Leasing Syariah dengan Akad
Bai’ Murabahah
Sebuah hukum adalah bergantung pada ta’rif
(definisi) dan praktiknya. Demikian ini berlaku untuk semua jenis produk
hukum, baik itu produk syariah maupun produk konvensional. Sebuah leasing suatu
ketika bisa dinyatakan sebagai haram, namun juga di satu sisi bisa disebut
sebagai halal, adalah bergantung pada praktiknya dan sekaligus ta’rifnya.
Sebagaimana diketahui bahwa leasing dalam
praktik perbankan syariah bisa diterapkan melalui dua jalur pelaksanaan, yaitu
produk murabahah dan produk musyarakah. Jika leasing diterapkan mengikuti
produk murabahah, maka berlaku ketentuan sebagai berikut, yaitu:
1. Tidak ada uang muka (down payment)
2. Cicilan diterapkan dengan skema harga
pokok ditambah dengan keuntungan
3. Angsuran setiap masa cicilan adalah
berangsur tetap.
4. Transfer of title (perpindahan
kepemilikan) atau biasa dikenal dengan istilah leavering, terjadi sejak awal
kesepakatan akad dan merupakan kepemilikan yang sempurna.
Keempat syarat di atas, mutlak wajib
dilaksanakan. Dan bila dijumpai salah satu yang tidak sesuai dengan syarat, maka
status bai’ tersebut menjadi batal.

Data yang Diberikan:
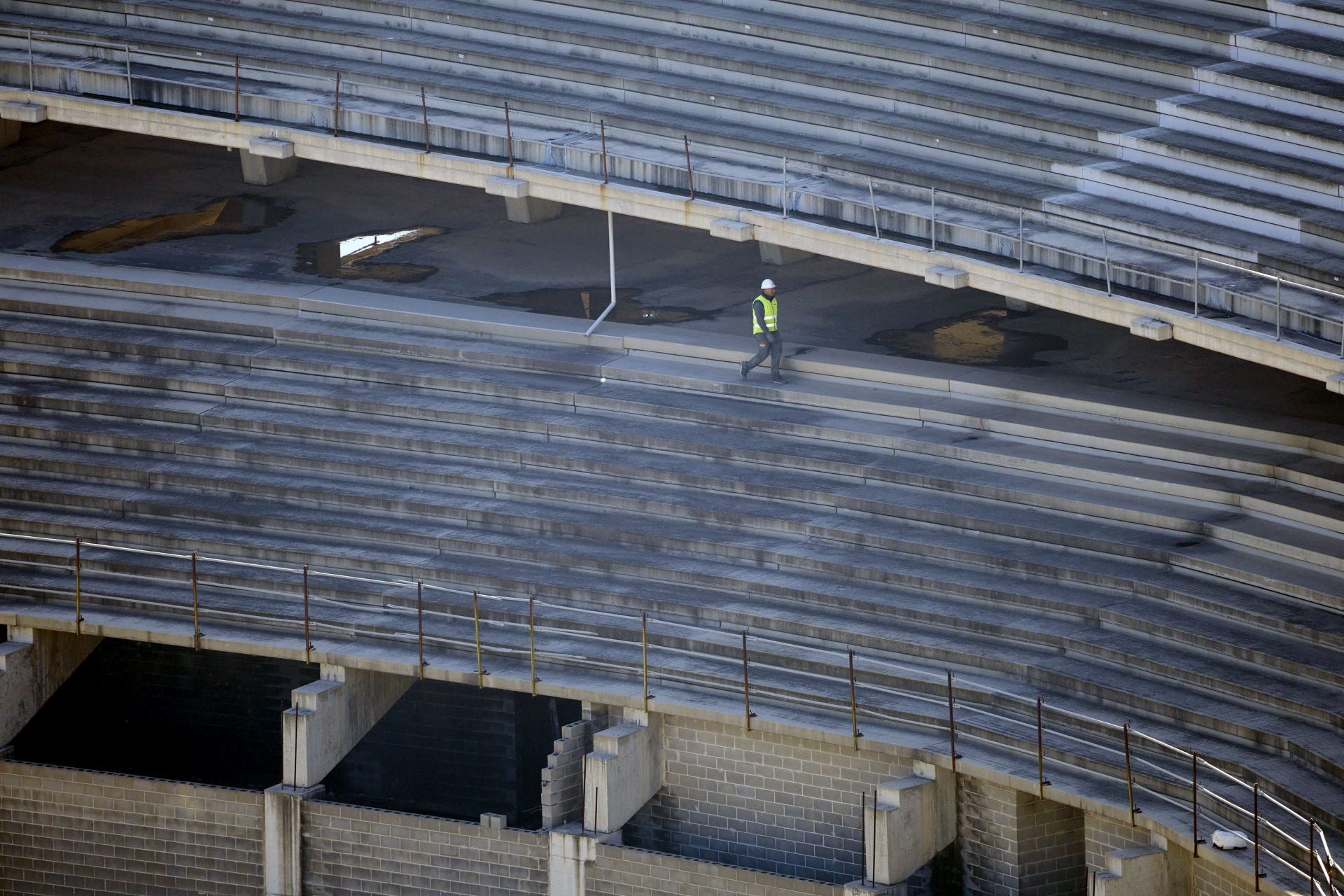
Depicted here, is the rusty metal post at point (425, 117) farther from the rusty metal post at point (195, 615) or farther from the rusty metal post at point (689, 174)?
the rusty metal post at point (195, 615)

Petunjuk Tugas:
a. Menurut kutipan tentang leasing syariah dengan akad murabahah, melalui dua jalur pelaksanaan apa leasing dapat diterapkan dalam praktik perbankan syariah?
b. Tulislah lanjutan kutipan tentang leasing syariah dengan akad murabahah, dimulai setelah kalimat terakhirnya.
Baris-baris data di atas tidak diperlukan untuk mengerjakan tugas.

Jawaban yang Diharapkan:
a. Melalui produk murabahah dan produk musyarakah.

b.
ولا
يرتهن له إلا إن تعذر التقاضي لدينه أو باع ماله مؤجلا فيرتهن فيهما وجوبا وإنما
يجوز بيع ماله مؤجلا لغبطة من أمين غني وبإشهاد وبأجل قصير في العرف وبشرط كون
المرهون وافيا بالثمن فإن فقد شرط مما ذكر بطل البيع
Artinya: “Dan jangan penjual mengambil barang
pembeli sebagai gadai darinya kecuali adanya ‘illah berupa pembeli sulit
melunasi hutangnya. Atau penjual menjual hartanya secara muajjal (bertempo),
kemudian penjual mensyaratkan gadai kepada pembeli dengan wajib. Adapun jual
beli secara bertempo diperbolehkan adalah 1) karena adanya ghibthah
(penerjemah: jaminan pelunasan) dari seorang yang amanah, kaya, 2) adanya
saksi-saksi, dan 3) tempo pembayaran yang tidak lama secara ‘urf, serta 4)
adanya “syarat” bahwa ‘keberadaan barang yang digadaikan’harus tertebus dengan
harga. Jika salah satu dari keempat syarat ini tidak ada, maka batalah akad
jual beli (taqshith dan muajjalan ini).” (Syeikh Ibn Hajar Al-Haitamy, Hawasy
Tuhfatul Muhtaj fi Syarhi al-Minhaj, Mathba’ah Mushthafa Muhammad: 5/54)
Mengikut ibarat di atas, maka pada saat
seseorang mengambil leasing dengan mengikuti metode akad murabahah (harga pokok
plus keuntungan bagi penjual), maka ia sejatinya sedang melakukan jual beli
dengan akad bai’ taqshith atau jual beli kredit. Nama lain dari bai’
taqshith adalah bai’ muajjal, yaitu jual beli dengan tempo. Jual
beli taqshith adalah jual beli yang dilaksanakan oleh seseorang dengan
kesepakatan harga di awal, namun dengan pembayaran yang ditunda.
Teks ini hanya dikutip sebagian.